→ **DOCUMENT SECTION**
+ + + +
However, in my experience, I have never seen a department approach lack of resources with such a thorough analysis. The decision is made accidently. The step in the process that gets dropped is the one that falls through the cracks or just hasn't come up yet or, for whatever reason, is the one everyone wants to avoid.
If we had been doing an effective job of root cause analysis, we would have identified the lack of a structured risk assessment as one of the reasons for ineffective controls. And it would have provided an excellent opportunity for us to help train the department on what risk assessment was really all about.
Keep that concept — risk assessment — in mind as I tell story No. 2.
A number of years ago, we worked with Sally Cutler to redesign our reports. Sally did a fantastic job (as she always does) and some very powerful and successful changes were accomplished. However, the most interesting change was the inclusion in all findings of COSO's Internal Control–Integrated Framework. That is, for every issue, we included the internal control framework component related to the breakdown.
It was genius on many levels. First, it required us to make sure all internal auditors fully understood the components of COSO's Internal Control–Integrated Framework. Second, it provided us an opportunity to begin training our clients on those components in a very positive manner. (We didn't start out with "Let me tell you about a little thing called COSO." Instead, we just started including it in the reports and, whenever a client asked us what that section was all about, we could have a conversation that was rooted in curiosity rather than force-fed information.)
And there was one more thing it should have done — help us better understand our root causes — how they weren't always just about controls, but could be anything from control environment to monitoring activities.
Unfortunately, I can tell you we did not live up to the promise of that final benefit. Yes, there was good training occurring with the auditors and with our clients. But where we really missed the boat was on understanding how our findings related to the control framework.
And that is where story No. 1 comes in. Had we been digging for deeper and more impactful root causes — had we paid attention to the lessons we were meant to learn from the restructuring of our audit reports — we would have seen that getting resources was only part of the answer. The real solution was within the internal control framework.
And that is where my exploration of potential frameworks suddenly led me — where I had my "D'oh!" moment. The framework for root cause already exists, and it is called COSO. If we want to really get at a root cause about why a risk to an objective may not be properly mitigated, then we need to dig deep enough to see how the control framework is impacted. Maybe it does relate to control activities — the control activities established do not properly mitigate the risk to objective achievement. But, perhaps it is an issue with the control environment (the organization is not holding individuals accountable for their internal control responsibilities) or monitoring activities (the organization is not communicating internal control deficiencies timely) or risk assessment.
To ensure you have truly gotten to a root cause, take a look at the control framework and make sure your cause fits in with the broader picture this framework paints.
And, technically, I've reached the conclusion I was looking for at the start of all this. But I still think there is some value in identifying the common root causes that are out there. So, next time, I'll share some of the ones I came up with.
Until then (and I will do my best to make "until then" a very short period of time), think about some of the causes that you have heard, and determine if they might be considered "common" issues. Or is there something deeper that needs to be identified? Then we can compare and contrast.
+ + + +
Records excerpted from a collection
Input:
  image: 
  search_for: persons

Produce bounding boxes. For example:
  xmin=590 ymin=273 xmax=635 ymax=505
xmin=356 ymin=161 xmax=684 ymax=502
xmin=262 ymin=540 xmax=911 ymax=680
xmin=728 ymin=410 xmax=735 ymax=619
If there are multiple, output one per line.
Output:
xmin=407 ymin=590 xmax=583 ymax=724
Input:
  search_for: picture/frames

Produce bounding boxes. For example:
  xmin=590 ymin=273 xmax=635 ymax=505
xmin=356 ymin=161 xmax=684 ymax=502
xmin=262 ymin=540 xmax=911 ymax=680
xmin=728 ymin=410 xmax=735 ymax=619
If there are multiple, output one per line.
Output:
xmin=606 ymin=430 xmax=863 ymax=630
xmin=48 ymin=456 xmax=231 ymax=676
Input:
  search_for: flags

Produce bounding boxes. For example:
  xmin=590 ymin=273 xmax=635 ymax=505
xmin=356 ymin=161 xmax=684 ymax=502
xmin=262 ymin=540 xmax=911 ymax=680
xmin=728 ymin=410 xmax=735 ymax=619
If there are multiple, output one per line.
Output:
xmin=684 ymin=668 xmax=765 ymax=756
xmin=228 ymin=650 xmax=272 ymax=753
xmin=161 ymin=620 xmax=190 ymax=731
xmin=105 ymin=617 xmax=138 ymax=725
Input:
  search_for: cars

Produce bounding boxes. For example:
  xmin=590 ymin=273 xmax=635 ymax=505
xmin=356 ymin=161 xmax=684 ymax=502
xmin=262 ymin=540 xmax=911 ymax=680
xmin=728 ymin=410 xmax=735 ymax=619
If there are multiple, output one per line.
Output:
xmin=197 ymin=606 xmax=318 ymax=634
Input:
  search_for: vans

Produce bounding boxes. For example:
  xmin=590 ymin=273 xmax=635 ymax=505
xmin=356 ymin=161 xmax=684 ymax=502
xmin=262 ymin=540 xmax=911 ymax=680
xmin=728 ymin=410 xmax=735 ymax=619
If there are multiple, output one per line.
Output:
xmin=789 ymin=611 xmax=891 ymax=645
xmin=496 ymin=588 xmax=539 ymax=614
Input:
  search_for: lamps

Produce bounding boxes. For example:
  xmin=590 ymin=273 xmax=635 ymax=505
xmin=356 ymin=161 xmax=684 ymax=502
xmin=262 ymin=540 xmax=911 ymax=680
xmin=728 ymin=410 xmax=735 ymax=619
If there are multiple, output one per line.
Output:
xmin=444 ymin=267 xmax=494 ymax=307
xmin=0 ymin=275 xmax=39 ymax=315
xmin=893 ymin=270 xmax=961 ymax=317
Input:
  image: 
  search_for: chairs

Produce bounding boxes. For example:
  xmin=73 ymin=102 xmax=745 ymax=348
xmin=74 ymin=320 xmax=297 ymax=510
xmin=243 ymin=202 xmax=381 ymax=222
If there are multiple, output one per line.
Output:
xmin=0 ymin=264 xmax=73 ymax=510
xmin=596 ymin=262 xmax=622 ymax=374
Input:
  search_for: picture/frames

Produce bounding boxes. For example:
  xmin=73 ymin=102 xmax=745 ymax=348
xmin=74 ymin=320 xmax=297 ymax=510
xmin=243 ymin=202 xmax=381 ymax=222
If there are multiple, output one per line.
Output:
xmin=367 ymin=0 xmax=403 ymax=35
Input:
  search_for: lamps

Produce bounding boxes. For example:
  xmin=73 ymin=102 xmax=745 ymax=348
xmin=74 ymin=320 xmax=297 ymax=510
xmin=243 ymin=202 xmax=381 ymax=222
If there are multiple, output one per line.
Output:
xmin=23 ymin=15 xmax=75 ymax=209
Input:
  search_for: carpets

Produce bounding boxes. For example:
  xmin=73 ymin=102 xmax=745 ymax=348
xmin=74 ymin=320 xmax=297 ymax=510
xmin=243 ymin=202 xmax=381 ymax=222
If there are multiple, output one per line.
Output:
+ + + +
→ **THE PROBLEM**
Copy the part of the root cause analysis text above between "And there was" and "the control framework.", inclusive.

→ **ANSWER SECTION**
And there was one more thing it should have done — help us better understand our root causes — how they weren't always just about controls, but could be anything from control environment to monitoring activities.
Unfortunately, I can tell you we did not live up to the promise of that final benefit. Yes, there was good training occurring with the auditors and with our clients. But where we really missed the boat was on understanding how our findings related to the control framework.